I am respectful of the Jurat's comments but I believe that his reasons do not justify avoiding or delaying the issue. From the information I have received, as much as one million pounds a year is lost in revenue. I am also concerned that unless the States charges the Finance and Economic Committee to address the issue during 2005, the matter could well drag on. This would not only be unfair on those who pay stamp duty, but much-needed revenue would be lost.

I understand that there are law drafting implications, but I am also mindful of the law drafting implications surrounding the drafting of the Limited Liability Partnership legislation which was fast-tracked on the grounds that it was in the Island's best interest. Surely it must be in the Island's interest to introduce legislation which not only brings about equality but also much-needed revenue. It is difficult to understand why the Finance and Economic Committee has taken so long to address the issue.

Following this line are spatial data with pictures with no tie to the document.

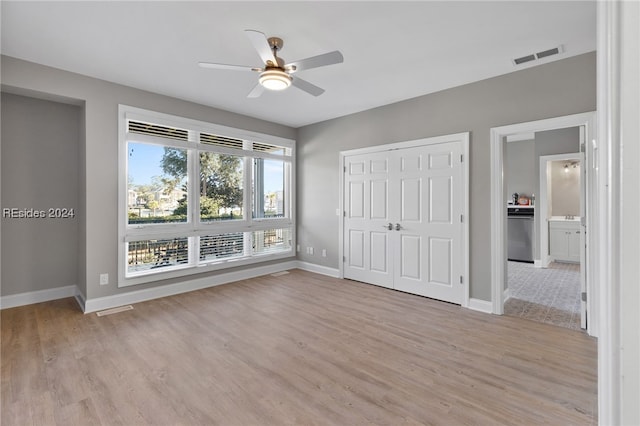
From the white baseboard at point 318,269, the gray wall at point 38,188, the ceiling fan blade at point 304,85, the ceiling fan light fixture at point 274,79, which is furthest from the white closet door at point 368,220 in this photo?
the gray wall at point 38,188

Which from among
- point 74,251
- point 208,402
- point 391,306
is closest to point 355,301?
point 391,306

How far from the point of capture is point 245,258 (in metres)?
5.37

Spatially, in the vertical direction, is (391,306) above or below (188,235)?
below

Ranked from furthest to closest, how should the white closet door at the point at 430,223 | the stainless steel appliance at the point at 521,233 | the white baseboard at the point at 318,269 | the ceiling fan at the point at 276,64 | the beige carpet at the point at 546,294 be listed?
the stainless steel appliance at the point at 521,233, the white baseboard at the point at 318,269, the white closet door at the point at 430,223, the beige carpet at the point at 546,294, the ceiling fan at the point at 276,64

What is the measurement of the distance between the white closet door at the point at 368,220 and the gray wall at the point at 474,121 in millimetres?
267

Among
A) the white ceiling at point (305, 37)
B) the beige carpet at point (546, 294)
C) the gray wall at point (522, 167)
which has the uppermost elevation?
the white ceiling at point (305, 37)

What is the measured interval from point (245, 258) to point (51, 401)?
10.9 ft

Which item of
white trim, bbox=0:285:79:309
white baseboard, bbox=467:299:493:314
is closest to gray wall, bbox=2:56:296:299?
white trim, bbox=0:285:79:309

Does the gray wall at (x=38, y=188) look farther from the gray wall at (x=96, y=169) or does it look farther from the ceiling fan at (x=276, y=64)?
the ceiling fan at (x=276, y=64)

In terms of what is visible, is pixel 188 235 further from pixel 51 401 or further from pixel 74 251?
pixel 51 401

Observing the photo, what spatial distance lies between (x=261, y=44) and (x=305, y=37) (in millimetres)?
638

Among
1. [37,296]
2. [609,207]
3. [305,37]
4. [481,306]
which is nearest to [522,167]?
[481,306]

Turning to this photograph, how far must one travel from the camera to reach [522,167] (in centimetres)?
747

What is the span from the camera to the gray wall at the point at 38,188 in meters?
3.82
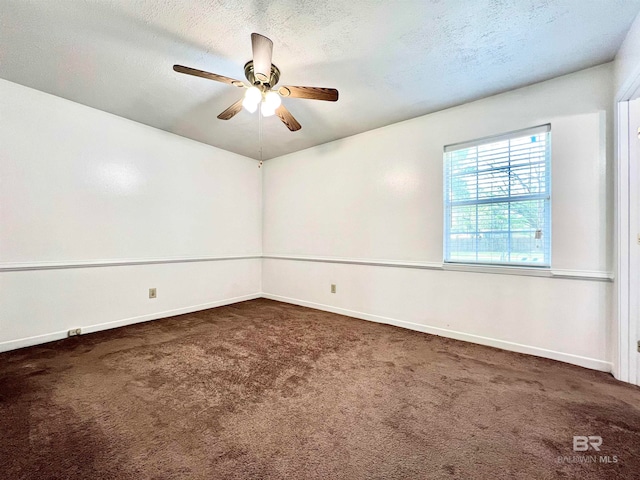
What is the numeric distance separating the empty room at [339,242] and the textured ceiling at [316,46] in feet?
0.06

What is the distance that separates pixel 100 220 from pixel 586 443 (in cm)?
432

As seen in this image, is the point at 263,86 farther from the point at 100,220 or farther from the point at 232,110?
the point at 100,220

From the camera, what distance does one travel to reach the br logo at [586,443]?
4.21 feet

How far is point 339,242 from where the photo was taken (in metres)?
3.65

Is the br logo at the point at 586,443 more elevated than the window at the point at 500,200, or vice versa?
the window at the point at 500,200

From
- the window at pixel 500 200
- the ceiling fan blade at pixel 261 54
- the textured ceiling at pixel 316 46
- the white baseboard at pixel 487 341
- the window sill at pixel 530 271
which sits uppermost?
the textured ceiling at pixel 316 46

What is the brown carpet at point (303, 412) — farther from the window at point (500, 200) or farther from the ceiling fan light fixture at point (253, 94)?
the ceiling fan light fixture at point (253, 94)

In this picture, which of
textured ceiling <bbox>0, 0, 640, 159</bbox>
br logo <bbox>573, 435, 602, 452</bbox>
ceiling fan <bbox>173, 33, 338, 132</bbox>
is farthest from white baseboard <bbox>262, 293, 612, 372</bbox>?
ceiling fan <bbox>173, 33, 338, 132</bbox>

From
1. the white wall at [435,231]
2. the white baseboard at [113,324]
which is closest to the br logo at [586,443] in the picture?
the white wall at [435,231]

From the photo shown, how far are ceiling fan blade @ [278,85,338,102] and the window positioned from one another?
1.57m

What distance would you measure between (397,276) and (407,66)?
2131mm

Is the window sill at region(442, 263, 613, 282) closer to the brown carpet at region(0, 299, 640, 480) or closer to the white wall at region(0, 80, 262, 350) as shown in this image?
the brown carpet at region(0, 299, 640, 480)

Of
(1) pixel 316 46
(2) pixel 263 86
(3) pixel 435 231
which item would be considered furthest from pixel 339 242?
(1) pixel 316 46

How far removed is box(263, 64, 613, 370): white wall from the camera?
2.09m
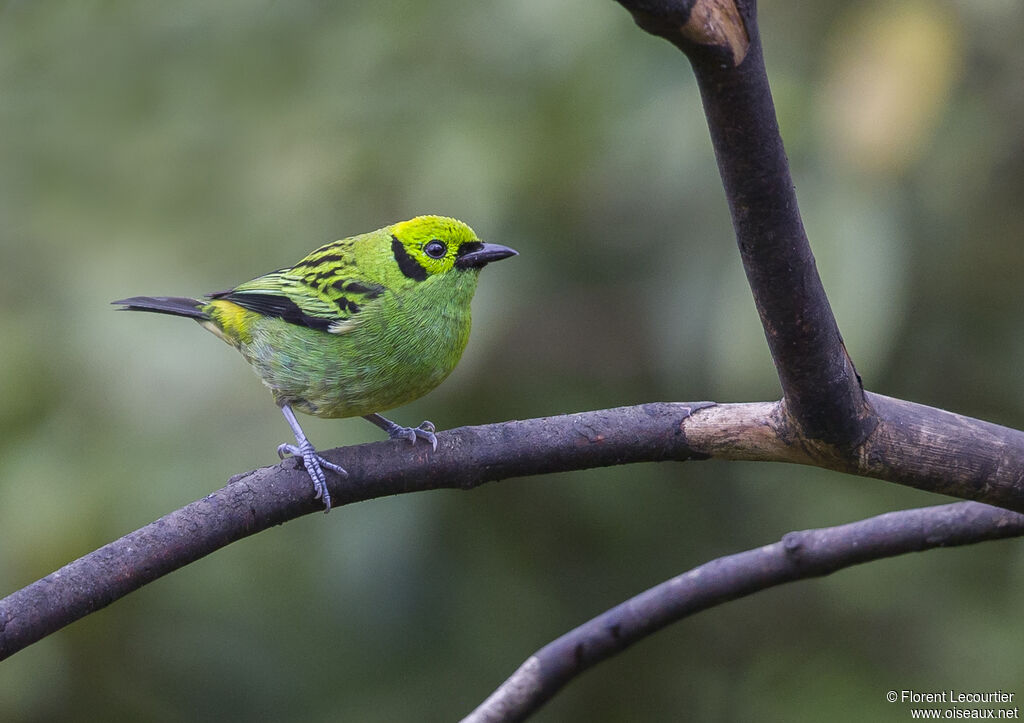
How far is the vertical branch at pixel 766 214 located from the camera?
Result: 123cm

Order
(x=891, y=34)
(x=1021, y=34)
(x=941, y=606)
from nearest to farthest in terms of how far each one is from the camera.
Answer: (x=891, y=34) < (x=1021, y=34) < (x=941, y=606)

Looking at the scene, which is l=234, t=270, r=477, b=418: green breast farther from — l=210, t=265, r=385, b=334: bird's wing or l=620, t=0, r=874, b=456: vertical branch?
l=620, t=0, r=874, b=456: vertical branch

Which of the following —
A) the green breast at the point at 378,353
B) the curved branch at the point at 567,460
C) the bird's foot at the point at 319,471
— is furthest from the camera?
the green breast at the point at 378,353

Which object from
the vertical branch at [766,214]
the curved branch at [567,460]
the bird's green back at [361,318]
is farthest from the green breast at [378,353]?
the vertical branch at [766,214]

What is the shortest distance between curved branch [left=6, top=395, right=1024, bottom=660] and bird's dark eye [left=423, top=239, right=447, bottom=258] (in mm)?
877

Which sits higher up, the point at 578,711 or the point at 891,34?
the point at 891,34

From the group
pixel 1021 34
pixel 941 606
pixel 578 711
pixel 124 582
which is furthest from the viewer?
pixel 578 711

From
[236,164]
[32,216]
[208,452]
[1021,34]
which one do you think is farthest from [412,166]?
[1021,34]

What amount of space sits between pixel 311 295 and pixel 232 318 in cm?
28

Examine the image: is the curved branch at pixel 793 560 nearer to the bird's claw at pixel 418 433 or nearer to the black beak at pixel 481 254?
the bird's claw at pixel 418 433

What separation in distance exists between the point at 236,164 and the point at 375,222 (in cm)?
50

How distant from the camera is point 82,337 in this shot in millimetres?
3043

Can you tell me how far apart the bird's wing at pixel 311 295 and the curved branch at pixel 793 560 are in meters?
1.12

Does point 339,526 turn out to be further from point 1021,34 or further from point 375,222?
point 1021,34
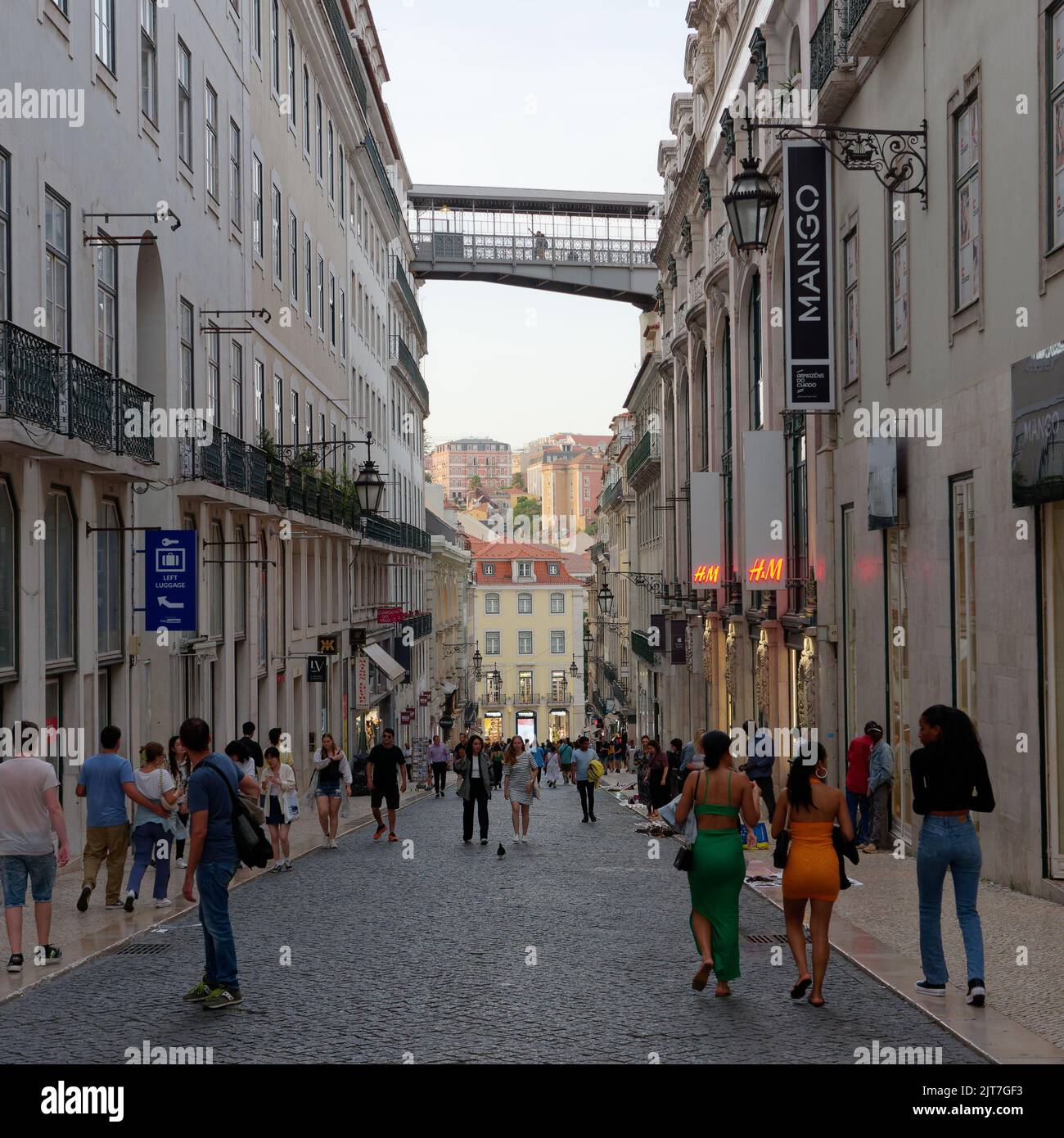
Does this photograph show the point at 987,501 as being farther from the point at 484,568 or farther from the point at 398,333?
the point at 484,568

Because of the law drafting implications I would have thought it more appropriate for the Finance and Economics Committee to seek "in principle" support for the introduction of legislation before drafting it. It would make little sense to have spent considerable time and effort drafting the legislation only for the States to reject it. Also, to ensure that the Finance and Economics Committee has the support of the States and to expedite matters to ensure that it will bring forward the necessary legislation for the year 2006, I ask that Members support my Proposition.

I am mindful of Jurat Blampied's comments re commercial property, and because of his comments I have separated the two issues. However, I believe that there should be equality, and would hope that Members will give approval to ensure that stamp duty is payable on both residential and commercial properties.

In my view, there are no financial or manpower consequences arising from this proposition.